BothCountsAndLogOdds: Create features using both counts and log odds.
Select the Ignore back off column option if you want to override the
IsBackOffflag in the output when creating features. When you select this option, count-based features are created even if the column doesn’t have significant count values.
Run the experiment. You can then save the output of Modify Count Table Parameters as a new transformation, if desired.
For examples of how this module, see the Azure AI Gallery:
Learning with Counts: Binary Classification: Demonstrates how to use the learning with counts modules to generate features from columns of categorical values for a binary classification model.
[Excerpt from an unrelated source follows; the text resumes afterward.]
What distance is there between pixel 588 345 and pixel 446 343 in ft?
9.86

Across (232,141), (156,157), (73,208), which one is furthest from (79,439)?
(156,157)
Learning with Counts: Multiclass classification with NYC taxi data:sample Demonstrates how to use the learning with counts modules for performing multiclass classification on the publicly available NYC taxi dataset. The sample uses a multiclass logistic regression learner to model this problem.
Learning with Counts: Binary classification with NYC taxi data: Demonstrates how to use the learning with counts modules for performing binary classification on the publicly available NYC taxi dataset. The sample uses a two-class logistic regression learner to model this problem.
This section contains implementation details, tips, and answers to frequently asked questions.
It is statistically safe to count and train on the same data set if you set the Laplacian noise scale parameter.
|Counting transform||ITransform interface||The counting transform to apply|
|Garbage bin threshold||Float||>=0.0f||Required||10.0f||The threshold under which a column value will be featurized against the garbage bin|
|Additional prior pseudo examples||Float||>=0.0f||Required||42.0f||The additional pseudo examples following prior distributions to be included|
|Laplacian noise scale||Float||>=0.0f||Required||0.0f||The scale of the Laplacian distribution from which noise is sampled|
|Output features include||OutputFeatureType||Required||BothCountsAndLogOdds||The features to output|
|Ignore back off column||Boolean||Required||false||Whether to ignore the IsBackOff column in the output|
|Modified transform||ITransform interface||The modified transform|
|Error 0003||Exception occurs if one or more of inputs are null or empty.|
|Error 0086||Exception occurs when a counting transform is invalid.|
For a list of errors specific to Studio modules, see Machine Learning Error codes.
For a list of API exceptions, see Machine Learning REST API Error Codes.